A survey of 2,800 so-called “digital natives” confirmed that people in their twenties and thirties need full connectivity in their cars.
US-based Johnson Controls (JCI) surveyed young people in Germany, Great Britain, China and the U.S. and concluded that their “key desire” is to stay connected to the digital world while driving.
“To this generation, a car is a place where they are largely cut off from the internet and mobile communications,” said Andreas Maashoff, director of industrial design & market research at JCI. Young people want a car that also keeps them connected to the digital world, he added.
Persons surveyed wanted the ability to easily connect smartphones and tablet PCs and to charge them through a car’s systems when necessary.
They also cited access to information as important and appreciated location-based services such as automatic directions to a gasoline station – and gas price information – when running short on fuel.
JCI said digital natives want to be able to operate cars like smartphones and receive real-time information on all car systems.

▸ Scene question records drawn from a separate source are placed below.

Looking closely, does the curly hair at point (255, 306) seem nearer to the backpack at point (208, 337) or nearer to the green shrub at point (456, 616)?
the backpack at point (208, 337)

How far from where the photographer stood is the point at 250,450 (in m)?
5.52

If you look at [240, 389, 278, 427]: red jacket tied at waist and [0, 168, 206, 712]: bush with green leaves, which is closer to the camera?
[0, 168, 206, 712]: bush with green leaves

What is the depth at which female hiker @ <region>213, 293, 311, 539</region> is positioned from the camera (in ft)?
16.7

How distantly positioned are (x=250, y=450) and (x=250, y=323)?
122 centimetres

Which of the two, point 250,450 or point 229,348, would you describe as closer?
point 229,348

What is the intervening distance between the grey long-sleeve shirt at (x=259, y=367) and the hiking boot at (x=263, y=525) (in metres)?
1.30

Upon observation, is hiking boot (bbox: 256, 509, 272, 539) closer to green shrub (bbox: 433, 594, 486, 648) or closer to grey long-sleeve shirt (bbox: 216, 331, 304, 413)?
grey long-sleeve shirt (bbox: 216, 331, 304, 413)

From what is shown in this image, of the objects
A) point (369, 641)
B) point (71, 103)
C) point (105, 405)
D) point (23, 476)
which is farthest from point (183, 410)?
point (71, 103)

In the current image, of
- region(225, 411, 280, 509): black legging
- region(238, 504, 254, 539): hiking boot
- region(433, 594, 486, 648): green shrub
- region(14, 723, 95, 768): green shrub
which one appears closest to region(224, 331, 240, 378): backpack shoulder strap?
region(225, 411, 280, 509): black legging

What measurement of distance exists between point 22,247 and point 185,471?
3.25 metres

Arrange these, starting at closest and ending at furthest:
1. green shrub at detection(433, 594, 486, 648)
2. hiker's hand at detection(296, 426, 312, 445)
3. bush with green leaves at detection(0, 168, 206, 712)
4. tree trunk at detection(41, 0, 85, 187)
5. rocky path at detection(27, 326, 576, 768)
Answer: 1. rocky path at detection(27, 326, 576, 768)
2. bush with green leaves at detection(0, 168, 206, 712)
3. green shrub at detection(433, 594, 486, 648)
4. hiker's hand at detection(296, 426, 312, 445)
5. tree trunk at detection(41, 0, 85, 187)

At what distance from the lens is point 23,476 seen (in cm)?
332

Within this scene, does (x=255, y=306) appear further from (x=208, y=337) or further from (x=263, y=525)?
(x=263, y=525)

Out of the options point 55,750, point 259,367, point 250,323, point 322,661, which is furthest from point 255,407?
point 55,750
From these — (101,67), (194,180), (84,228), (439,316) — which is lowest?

They are fans of touchscreens and systems that can be adapted to suit personal preferences. And they want to be able to control all functions and devices using voice commands.
Because younger buyers prefer small or medium-sized vehicles, Maashoff said “we must focus on applying more innovations in the lower vehicle segments from the outset.”
In 2011, JCI built a concept vehicle, the ie:3, which has some of those features. Information is accessed through a 9-inch multi-touch screen, a head-up display provides easy visualization and wireless charging points are embedded in the floor console.